▶ Stored data:
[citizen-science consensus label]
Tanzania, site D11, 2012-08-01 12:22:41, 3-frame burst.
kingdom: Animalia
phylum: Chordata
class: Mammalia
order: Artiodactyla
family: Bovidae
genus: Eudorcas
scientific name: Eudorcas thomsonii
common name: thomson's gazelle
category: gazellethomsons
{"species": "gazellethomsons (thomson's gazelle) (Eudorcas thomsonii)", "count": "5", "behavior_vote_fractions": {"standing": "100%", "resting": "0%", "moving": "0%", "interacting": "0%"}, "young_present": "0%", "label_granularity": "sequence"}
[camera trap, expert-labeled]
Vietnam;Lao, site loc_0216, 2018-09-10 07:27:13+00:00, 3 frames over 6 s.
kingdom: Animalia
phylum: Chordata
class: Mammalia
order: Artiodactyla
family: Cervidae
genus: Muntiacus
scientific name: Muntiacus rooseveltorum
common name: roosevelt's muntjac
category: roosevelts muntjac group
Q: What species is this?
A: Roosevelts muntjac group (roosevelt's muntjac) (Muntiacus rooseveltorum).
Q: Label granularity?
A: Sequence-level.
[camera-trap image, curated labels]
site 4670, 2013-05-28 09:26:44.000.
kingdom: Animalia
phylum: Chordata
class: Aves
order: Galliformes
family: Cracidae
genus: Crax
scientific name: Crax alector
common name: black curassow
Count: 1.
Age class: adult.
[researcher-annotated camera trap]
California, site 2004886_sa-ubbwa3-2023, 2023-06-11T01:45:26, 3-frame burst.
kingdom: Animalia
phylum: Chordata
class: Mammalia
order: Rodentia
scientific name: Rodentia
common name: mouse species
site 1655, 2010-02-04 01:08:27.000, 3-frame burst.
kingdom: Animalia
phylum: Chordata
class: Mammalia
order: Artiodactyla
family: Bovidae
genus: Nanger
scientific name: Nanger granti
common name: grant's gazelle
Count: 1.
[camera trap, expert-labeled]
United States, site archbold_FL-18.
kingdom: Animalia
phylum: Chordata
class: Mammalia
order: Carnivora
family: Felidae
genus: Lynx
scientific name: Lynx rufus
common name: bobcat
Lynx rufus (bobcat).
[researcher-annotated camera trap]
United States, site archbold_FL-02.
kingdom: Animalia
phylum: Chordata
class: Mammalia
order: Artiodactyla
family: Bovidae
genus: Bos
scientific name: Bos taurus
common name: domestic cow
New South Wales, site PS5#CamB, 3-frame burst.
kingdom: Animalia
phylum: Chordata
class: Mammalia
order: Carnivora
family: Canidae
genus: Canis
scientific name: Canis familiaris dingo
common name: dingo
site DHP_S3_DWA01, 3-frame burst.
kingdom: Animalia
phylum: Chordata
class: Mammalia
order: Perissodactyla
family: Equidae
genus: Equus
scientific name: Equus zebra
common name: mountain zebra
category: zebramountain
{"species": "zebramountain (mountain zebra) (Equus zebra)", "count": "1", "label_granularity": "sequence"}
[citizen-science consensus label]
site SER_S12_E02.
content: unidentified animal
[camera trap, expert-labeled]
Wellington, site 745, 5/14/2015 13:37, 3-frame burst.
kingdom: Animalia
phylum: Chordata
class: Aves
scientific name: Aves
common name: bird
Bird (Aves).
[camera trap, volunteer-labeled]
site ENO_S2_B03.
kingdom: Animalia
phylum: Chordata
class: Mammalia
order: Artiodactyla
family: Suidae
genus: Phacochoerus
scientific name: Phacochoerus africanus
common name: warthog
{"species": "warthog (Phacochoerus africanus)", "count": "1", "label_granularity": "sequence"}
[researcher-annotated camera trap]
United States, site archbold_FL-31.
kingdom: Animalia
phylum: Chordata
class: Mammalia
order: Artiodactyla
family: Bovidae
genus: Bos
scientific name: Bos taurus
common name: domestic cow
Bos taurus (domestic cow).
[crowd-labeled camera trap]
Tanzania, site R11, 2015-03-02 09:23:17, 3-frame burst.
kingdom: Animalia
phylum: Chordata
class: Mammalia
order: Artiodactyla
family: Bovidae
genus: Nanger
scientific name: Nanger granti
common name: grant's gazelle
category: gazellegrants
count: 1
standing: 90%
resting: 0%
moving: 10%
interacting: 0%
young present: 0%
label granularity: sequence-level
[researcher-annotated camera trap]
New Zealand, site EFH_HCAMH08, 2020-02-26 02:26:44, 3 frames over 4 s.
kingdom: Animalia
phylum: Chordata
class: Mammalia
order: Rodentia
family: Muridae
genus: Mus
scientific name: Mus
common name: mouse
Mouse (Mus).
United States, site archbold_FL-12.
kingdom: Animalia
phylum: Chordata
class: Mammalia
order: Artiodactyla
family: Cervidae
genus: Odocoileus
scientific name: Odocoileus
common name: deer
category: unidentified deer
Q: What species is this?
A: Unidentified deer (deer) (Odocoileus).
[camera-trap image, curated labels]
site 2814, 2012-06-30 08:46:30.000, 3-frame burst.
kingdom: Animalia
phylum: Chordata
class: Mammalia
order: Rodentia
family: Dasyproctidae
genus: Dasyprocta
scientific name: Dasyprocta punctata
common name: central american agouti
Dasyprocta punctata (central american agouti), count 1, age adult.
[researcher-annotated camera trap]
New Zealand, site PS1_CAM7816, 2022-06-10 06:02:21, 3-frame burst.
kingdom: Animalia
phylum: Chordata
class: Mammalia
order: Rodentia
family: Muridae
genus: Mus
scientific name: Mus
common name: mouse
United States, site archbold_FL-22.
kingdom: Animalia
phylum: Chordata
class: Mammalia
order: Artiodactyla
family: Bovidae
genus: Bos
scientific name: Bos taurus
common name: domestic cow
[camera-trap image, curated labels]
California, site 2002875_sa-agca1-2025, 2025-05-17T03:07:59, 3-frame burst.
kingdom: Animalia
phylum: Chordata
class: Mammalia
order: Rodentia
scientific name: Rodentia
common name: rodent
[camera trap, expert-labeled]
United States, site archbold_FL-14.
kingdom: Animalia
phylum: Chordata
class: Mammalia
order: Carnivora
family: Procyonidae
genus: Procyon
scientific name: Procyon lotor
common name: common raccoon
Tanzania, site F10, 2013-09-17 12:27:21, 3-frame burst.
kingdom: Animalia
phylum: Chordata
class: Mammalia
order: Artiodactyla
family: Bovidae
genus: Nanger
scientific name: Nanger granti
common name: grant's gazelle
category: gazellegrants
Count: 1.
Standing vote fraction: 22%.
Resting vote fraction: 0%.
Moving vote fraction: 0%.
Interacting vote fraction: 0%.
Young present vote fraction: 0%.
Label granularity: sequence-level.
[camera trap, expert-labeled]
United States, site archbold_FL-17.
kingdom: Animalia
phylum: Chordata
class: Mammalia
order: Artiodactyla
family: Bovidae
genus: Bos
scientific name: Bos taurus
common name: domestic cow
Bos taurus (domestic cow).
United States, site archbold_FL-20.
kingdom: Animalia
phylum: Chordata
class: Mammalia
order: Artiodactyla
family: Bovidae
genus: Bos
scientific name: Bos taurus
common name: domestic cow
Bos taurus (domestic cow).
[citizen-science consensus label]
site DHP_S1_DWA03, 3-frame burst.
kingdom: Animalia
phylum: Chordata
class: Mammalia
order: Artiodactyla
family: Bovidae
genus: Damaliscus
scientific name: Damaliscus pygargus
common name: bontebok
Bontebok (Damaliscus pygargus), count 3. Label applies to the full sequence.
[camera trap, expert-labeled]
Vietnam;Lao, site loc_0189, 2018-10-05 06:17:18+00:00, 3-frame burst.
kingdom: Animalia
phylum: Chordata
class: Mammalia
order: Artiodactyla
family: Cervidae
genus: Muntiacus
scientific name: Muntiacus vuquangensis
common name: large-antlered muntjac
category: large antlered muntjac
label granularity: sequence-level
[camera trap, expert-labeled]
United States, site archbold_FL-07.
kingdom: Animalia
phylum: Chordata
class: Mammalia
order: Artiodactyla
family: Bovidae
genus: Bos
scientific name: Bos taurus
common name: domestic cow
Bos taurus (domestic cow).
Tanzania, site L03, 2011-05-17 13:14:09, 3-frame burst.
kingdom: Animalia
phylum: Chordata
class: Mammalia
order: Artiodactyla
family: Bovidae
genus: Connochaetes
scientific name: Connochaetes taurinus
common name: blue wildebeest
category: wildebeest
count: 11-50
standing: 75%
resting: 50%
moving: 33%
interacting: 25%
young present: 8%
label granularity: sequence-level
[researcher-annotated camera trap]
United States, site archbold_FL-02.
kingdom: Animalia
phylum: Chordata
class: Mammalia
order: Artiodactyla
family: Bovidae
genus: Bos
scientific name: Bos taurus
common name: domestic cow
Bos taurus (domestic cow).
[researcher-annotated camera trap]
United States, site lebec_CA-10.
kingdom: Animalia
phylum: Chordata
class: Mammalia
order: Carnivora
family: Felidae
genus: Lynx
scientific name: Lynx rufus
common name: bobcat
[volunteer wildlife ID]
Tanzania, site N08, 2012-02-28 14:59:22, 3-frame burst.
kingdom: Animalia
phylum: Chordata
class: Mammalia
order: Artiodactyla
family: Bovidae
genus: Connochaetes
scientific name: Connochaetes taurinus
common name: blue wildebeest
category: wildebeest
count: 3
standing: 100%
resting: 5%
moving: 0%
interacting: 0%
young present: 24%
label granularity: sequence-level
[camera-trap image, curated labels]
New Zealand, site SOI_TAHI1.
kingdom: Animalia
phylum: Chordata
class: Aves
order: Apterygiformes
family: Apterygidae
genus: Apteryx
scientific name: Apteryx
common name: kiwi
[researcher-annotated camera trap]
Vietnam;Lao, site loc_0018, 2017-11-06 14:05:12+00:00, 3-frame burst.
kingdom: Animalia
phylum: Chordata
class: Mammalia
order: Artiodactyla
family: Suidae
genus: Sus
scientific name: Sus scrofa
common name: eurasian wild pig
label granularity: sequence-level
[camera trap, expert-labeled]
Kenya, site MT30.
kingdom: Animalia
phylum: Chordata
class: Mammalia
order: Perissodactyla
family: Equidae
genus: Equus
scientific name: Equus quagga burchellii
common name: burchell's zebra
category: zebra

▶ WORK REQUIRED: Beginning at the top of the records above, transcribe each line exactly up to and including the line that holds "category: gazellethomsons".

▶ TASK RESULT:
[citizen-science consensus label]
Tanzania, site D11, 2012-08-01 12:22:41, 3-frame burst.
kingdom: Animalia
phylum: Chordata
class: Mammalia
order: Artiodactyla
family: Bovidae
genus: Eudorcas
scientific name: Eudorcas thomsonii
common name: thomson's gazelle
category: gazellethomsons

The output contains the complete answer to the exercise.